QUOTED PASSAGE
Postby Acerbic » Thu Jan 16, 2020 11:42 am

The chair analogy is clearly poor. Having experienced the chair as sturdy in the past, I have good reason to believe it will be sturdy in the future. You have no such evidence for god.

As far as your hope in Jesus, Hope is merely an emotion. Emotions are no justification for truth. I may hope to win the lottery.

Paul uses the same term (hope) to refer to confidence and certainty about the things we've been taught

Let's just replace hope with confidence and certainty then.

The new verse is: "Faith is the assurance of things we are certain will happen, the conviction of things not seen."

It fits your chair example. If you have certainty of things, like you do with a chair, then you have assurance that the chair will hold you like it has before. But clearly your chair example is faulty.
Acerbic
 

Re: Hebrews 11:1 - Faith is a Poor Method for Discovering Tr

Postby jimwalton » Thu Jan 16, 2020 11:54 am

Thanks for your reply and the conversation.

> Having experienced the chair as sturdy in the past, I have good reason to believe it will be sturdy in the future. You have no such evidence for god.

Many people have experienced God, myself included. There are factors of the way the universe is that give evidence of God. There are logical arguments that point far more clearly to theism than atheism. Jesus was on the Earth, and He died and rose again in history. I do have evidences for God, similar to the chair. Having experienced the reality of God in the past, I have good reason on the basis of evidence to believe the reality of God in the future.

EXERCISE DESCRIPTION
Answer these questions about the forum exchange:
1. What does Acerbic say he may hope to win?
2. Which words does Acerbic propose to use in place of "hope"?
3. At what time is the post by jimwalton dated?

GIVEN ENTRIES
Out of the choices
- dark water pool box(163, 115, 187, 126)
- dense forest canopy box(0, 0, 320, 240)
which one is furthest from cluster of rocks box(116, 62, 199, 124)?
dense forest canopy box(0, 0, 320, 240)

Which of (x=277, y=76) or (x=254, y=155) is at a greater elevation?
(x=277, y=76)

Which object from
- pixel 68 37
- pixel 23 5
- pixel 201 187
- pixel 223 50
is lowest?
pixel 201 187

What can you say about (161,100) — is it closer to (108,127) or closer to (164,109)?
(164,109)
--
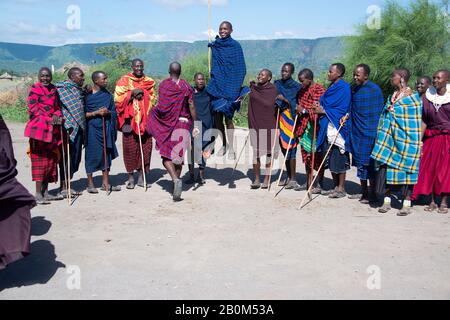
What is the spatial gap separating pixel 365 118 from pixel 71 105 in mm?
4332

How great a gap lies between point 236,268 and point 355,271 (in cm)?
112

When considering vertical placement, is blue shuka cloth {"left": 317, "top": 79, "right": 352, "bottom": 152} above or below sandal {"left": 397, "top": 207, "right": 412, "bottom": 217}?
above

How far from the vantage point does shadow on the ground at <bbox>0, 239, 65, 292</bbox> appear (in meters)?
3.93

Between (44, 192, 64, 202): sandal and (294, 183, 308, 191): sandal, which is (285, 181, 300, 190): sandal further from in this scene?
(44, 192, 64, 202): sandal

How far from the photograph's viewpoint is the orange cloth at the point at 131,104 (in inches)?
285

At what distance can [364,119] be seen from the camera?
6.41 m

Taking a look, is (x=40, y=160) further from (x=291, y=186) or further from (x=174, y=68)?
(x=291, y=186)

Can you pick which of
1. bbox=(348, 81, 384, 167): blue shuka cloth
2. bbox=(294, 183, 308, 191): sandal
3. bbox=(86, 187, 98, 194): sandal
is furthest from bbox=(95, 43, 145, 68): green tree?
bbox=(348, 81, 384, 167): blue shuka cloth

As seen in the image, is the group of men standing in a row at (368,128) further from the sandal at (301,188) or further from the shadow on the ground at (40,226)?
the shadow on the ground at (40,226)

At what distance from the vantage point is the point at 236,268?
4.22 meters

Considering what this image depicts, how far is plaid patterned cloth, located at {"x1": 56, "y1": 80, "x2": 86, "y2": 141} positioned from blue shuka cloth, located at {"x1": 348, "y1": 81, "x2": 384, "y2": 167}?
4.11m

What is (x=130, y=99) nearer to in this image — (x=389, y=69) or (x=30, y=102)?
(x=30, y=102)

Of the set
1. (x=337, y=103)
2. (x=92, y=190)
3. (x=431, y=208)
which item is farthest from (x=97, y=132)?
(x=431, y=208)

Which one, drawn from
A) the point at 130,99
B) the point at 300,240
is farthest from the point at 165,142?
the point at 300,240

RESPONSE TO THIS EXERCISE
1. The lottery.
2. Confidence and certainty.
3. 11:54 am (Thu Jan 16, 2020).